Sister Mariana said that the new building will be merely “a metal shed” but reminded listeners that “you have to look at the scope of what we’re trying to do, and it’s really about the mission, which is to extend the healing ministry of Jesus to East Tennessee.”
She said that without a facility to house the clinic “it’s been quite the challenge just to do the things we’ve been needing to do to see these patients.
“We received our mobile clinic in September of last year, and we were able to start seeing patients as of January, and we’ve been operating out of a rented space in a warehouse about 10-15 minutes from the Chancery.

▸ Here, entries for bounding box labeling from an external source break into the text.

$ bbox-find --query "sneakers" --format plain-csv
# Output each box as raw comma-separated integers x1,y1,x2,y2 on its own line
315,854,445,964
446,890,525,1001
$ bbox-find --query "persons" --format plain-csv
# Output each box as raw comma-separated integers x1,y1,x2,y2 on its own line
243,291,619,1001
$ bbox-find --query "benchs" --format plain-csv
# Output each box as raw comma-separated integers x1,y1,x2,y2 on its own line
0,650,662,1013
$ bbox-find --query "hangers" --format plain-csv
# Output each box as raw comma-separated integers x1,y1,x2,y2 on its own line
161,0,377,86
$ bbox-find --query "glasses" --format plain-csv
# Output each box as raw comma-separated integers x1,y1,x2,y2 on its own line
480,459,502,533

“If you’ve ever been involved in health care, and you think about everything that goes on from outside of the patient encounter, we’ve been trying to coordinate that between the Chancery, the warehouse, and our supplies, which are being stored in garages and other various locations around Knoxville.

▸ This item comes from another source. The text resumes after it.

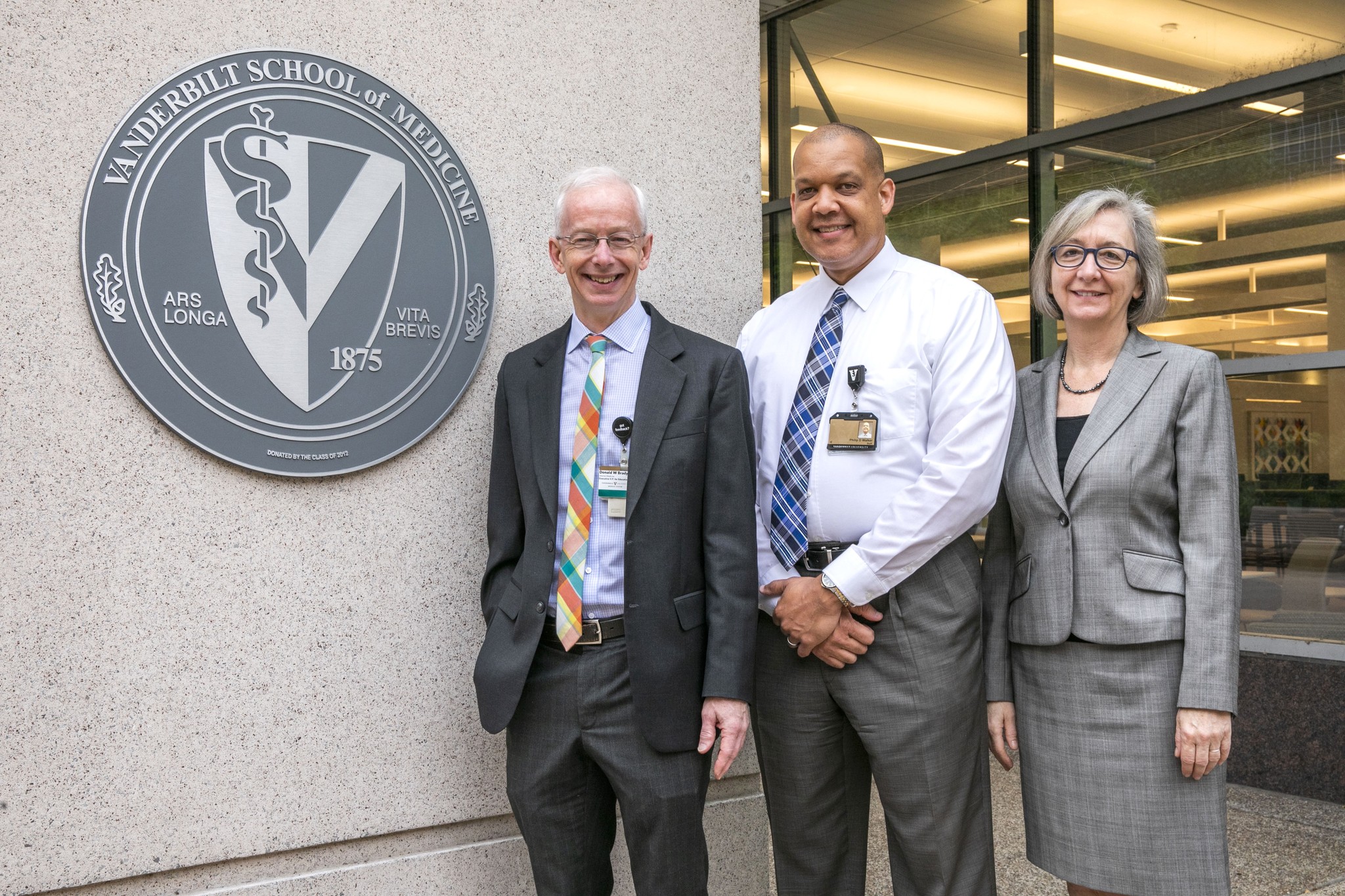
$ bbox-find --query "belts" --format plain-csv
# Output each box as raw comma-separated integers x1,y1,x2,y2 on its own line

“We’re going out to three communities on a rotating schedule once a week, and there’s a lot of effort that goes into that to make it happen, and what this building is going to do is simplify and make our processes more efficient, more effective, and hopefully allow us to expand so that we can serve more communities if we’re not driving back and forth between offices and warehouses and trying to figure out how to get into our electronic health record when a patient calls in and things like that. We can actually spend more time taking care of patients, which is what a clinic is supposed to do.”

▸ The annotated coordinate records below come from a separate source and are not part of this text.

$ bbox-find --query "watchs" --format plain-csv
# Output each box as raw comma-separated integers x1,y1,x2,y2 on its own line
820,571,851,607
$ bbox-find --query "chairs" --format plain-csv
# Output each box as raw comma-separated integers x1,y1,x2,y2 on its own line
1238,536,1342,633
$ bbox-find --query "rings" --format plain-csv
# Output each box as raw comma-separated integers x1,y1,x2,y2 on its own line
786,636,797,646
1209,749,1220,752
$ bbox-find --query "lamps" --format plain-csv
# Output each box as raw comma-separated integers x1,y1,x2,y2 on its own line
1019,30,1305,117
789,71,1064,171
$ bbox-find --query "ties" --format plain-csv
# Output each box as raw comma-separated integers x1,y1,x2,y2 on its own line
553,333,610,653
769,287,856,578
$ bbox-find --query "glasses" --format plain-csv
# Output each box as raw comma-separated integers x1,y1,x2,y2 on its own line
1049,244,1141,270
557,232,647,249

The clinic will have no shortage of patients, Sister Mariana said.
“We are serving the poorest of the poor,” she said. “These are folks who have no access to health care, usually. They have no jobs sometimes, or they’re in and out of part-time jobs. I saw one lady‑I gave her a prescription-assistance form to get a diabetes medicine from the drug company. All she had to do was attach a tax return, and she said, ‘Doctor, how do you document zero? My husband is in and out of part-time work. We sell firewood and scrap metal to make ends meet. How do you document that to get this help?’
“These are folks that are too poor to qualify for government aid if you can imagine such a thing, but under the current Affordable Care Act and the state system of not expanding Medicaid, there are people who are still falling through the cracks, and they will continue to fall through the cracks, so our services will continue to be needed and this building is going to go a long way to helping us to do that more efficiently and effectively.”
Bishop Stika said that the “garage” for the Legacy Clinic will “match the design of the [Divine Mercy] church, so that it will blend quite nicely, because we didn’t want to build something that would be difficult for the parish to see when they gather here, so I think it’s appropriate that we do build here.”
Also appropriate was the name of the church next to the clinic headquarters site, the bishop said.
“The name of this church is the Church of the Divine Mercy, and we have the Mercy Sisters involved in this. Also the whole concept of mercy is the reaching out of the Church to those who are most in need with compassion and love and with care, so I think this will even further the mission because of what happens in the building when we celebrate the Eucharist and all the wonderful activities of the Vietnamese community‑their prayers will only reinforce the mission of the Church to care for the poorest of the poor and to be the face of Jesus to all that we reach.”
Deacon Mike Gouge assisted the bishop during the blessing. After the ceremony, those present attended an open house at Divine Mercy and toured the mobile clinic.